Product liability specialist David Prince, professor emeritus at Mitchell Hamline School of Law, agreed. Gorsuch’s opinion “lets device companies off the hook for injuries caused by off-label uses,” Prince said.
Prince, who studied Gorsuch’s opinion when it was issued in 2015, reread it when President Donald Trump nominated Gorsuch for the high court. Prince called the judge a “classic textualist,” meaning he is loath to read anything into a law. In that sense, Prince believes, Gorsuch assumes the absence of references to excluding off-label uses from federal pre-emption are intentional, not an oversight.
Gorsuch’s take is that “if Congress had wanted to say it, they would have written it down,” Prince explained.
Device companies Medtronic and St. Jude Medical did not comment on Gorsuch, nor did the Advanced Medical Technology Association, a national trade group known as AdvaMed. Medical Alley, the trade group that represents more than 600 medical technology businesses in Minnesota, took no position on Gorsuch’s nomination. The organization’s chief executive, Shaye Mandle, said the judge’s position on pre-emption was consistent with many other federal jurists. And, he added, it is the right call given the need for flexibility in developing new medical treatments.
Untested off-label uses of medical devices are a matter for doctors and patients, not device companies, Mandle maintained. Once the FDA approves a device for a single use, “doctors and patients are free to use the device any way they see fit.”
Dragging device companies into court every time “a doctor and patient decision doesn’t work out” would create “chaos in the system,” Mandle said.
How a company’s promotion of off-label uses of products figures into that system remains an ongoing legal debate. In the case of Infuse, the discussion surrounds a product used 85 to 90 percent of the time in ways the FDA did not approve.

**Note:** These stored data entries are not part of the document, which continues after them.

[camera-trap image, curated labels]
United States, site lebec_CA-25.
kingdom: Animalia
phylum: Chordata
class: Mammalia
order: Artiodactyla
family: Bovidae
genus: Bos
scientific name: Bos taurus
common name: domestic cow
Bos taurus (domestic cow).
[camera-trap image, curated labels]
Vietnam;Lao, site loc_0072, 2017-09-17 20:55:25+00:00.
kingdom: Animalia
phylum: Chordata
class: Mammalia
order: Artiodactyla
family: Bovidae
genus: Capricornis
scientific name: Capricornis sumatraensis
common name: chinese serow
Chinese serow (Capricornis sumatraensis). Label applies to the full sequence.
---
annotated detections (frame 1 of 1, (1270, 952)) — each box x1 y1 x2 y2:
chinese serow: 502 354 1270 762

Lawyers representing thousands of patients who, like Caplinger, claim injuries related to off-label Infuse uses say the product could not have spontaneously achieved such a high level of off-label use and that Medtronic pushed unproven, risky uses. They point to what they say are examples of Medtronic teaching doctors to use Infuse off-label and paying them incentives to do so.
Medtronic denies that it has improperly promoted Infuse or violated federal misbranding and product adulteration statutes.
“Doctors are governed by standards of care,” said Dornik, who has handled medical malpractice cases. They don’t typically take chances on off-label uses. “They are educated on them by manufacturers.”
With Gorsuch on the Supreme Court, Dornik added, users of Infuse or any other medical device would face a “patient beware” system.
Without data to support a device’s safety, patients will be exposed to unknown risks. No law compels physicians to warn patients that devices are being used on them in off-label, untested ways.
“How does the patient even know that they are taking a risk?” Dornik asked. “If they don’t know, they are still stuck with the result.”
The solution for Gorsuch is legislative, not judicial.
“Not everyone may agree with how Congress balanced the competing interests it faced in this sensitive and difficult area,” he wrote in the Caplinger opinion. “We can surely imagine a different statute embodying a different judgment. But strike a balance Congress had to and did, and it is not for this court to revise it by beating a new path around pre-emption nowhere authorized in the text of the statute and nowhere recognized in any of the Supreme Court’s many forays into this field.”